Our cheeses were a winning selection: the tangy Bandage-Wrapped Cheddar from Modesto, California; the sharp Mimolette from Nord Pas de Calais, France; the milky Sofia from Greenville, Indiana and the creamy Bermuda Triangle from Cypress Grove, California.

It was worth the $4 per hunk to watch Melissa eat like a mouse. She took a liking to the hard cheeses, which she nearly sent flying with every slice. Between nibbles, she positioned each bite on a cracker held in front of her heart.

Ouch!: Pints at Wilko can reach $7.00, double what most bars charge. Photo by Andrea K. Francis

Cheese-cutting was the noisiest thing in the restaurant. The knives chopped and the clock ticked and the ectoplasmic forces took hold.

Twenty or so customers sat at tables along the edge of the dining room, murmuring to their dates — about how the homemade apple butter melted in your mouth or how the air was a little off.

This is where things got weird. The cheese chopping ceased and I was immersed in phantasmagoria.

The dining room turned deep yellow. The customers’ murmurs became hypnotic verses. The ticking grew louder. The room was a voodoo transference box, sucking moist youth from my skin.

In crystal-clear flashes, my vibrancy was absorbed, paranormally, by a dried-up desert hag. Her mind echoed the wish to live for 300 years.

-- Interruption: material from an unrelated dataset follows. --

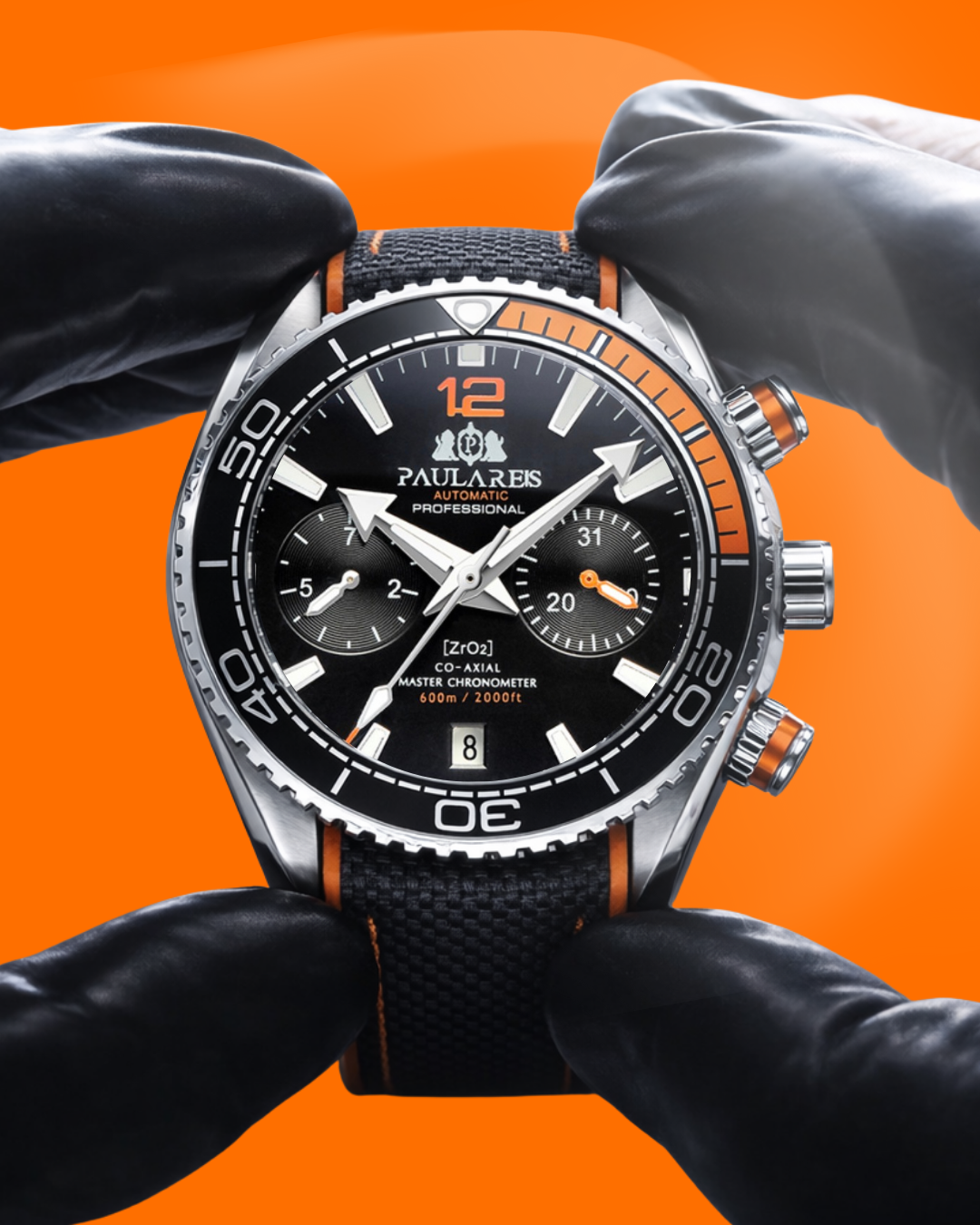 Paula Reis Prestige Automatic 3™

One-way conversations are so awkward.

I guzzled my $8.50 glass of wine. For the record, it wasn’t a healthy pour. The bartenders, because of their wardrobes, felt the Great Depression upon them and worked to conserve.

The time for hard liquor is often marked by such visions. I beckoned to the bartender with the curliest, greasiest mustache. He made my blood and sand strong and smooth; perfect for the last few bites of the dense, marbled Sofia and compartmentalizing otherworldly voices.

“Treees cieeentos anooos,” droned the hag — freakish and quite rude at meal-time.

The Wilko signature blood and sand, complete with massive ice chunk. Photo by Andrea K. Francis

The whiskey drink came with a block of ice, which was awkward but fun to swirl in the glass. Should you order a blood and sand at Wilko, amid the psychic onslaught, be sure to request a straw. Otherwise, the ice block will smash your lips and nose and the cocktail will spill on your dress. It happens, but it’s not classy — unlike the bartenders and the era from whence they came.

We skipped the local sausage to try a vegetarian dish—the $14 “Murcia” pizza. It was a flatbread with marinated cherry tomatoes, toasted piñon nuts, drunken goat cheese and fresh mint. It came out hot and could have fed three, especially three already full of fancy cheeses.

Drunk goat cheese and pinon nuts make this Wilko pie a contender for best pizza in Tucson. Photo by Andrea K. Francis.

The fresh, floppy pizza could be the best in Tucson.
I tried to decipher the source of the “drunken goat cheese” to occupy my thoughts and quiet the hag.

Did they get trashed with the goat before they milked it?

Why force an animal to drink alcohol when you can inject it?

Why was the clock face suddenly overlaid with Satan’s goat-visage?

Why, Peter?

A piñon nut is Spanish for pine nut, which can be found at roadside stops in New Mexico. The ñ in piñon gave the pizza a deeper, nuttier taste than just any old pine nut, elevating it far beyond pies served by competitors like Empire Pizza downtown.

The piñon also lifted the pizza beyond the realm of youth-sucking voodoo. I fear the day I see a Wilko pizza outside Wilko.

I’ll know then that Wilko, the hag, and I are bound by fate. I’ll know I lost years of my life to a hex.

I fear that day because I’ll probably still reach for a slice.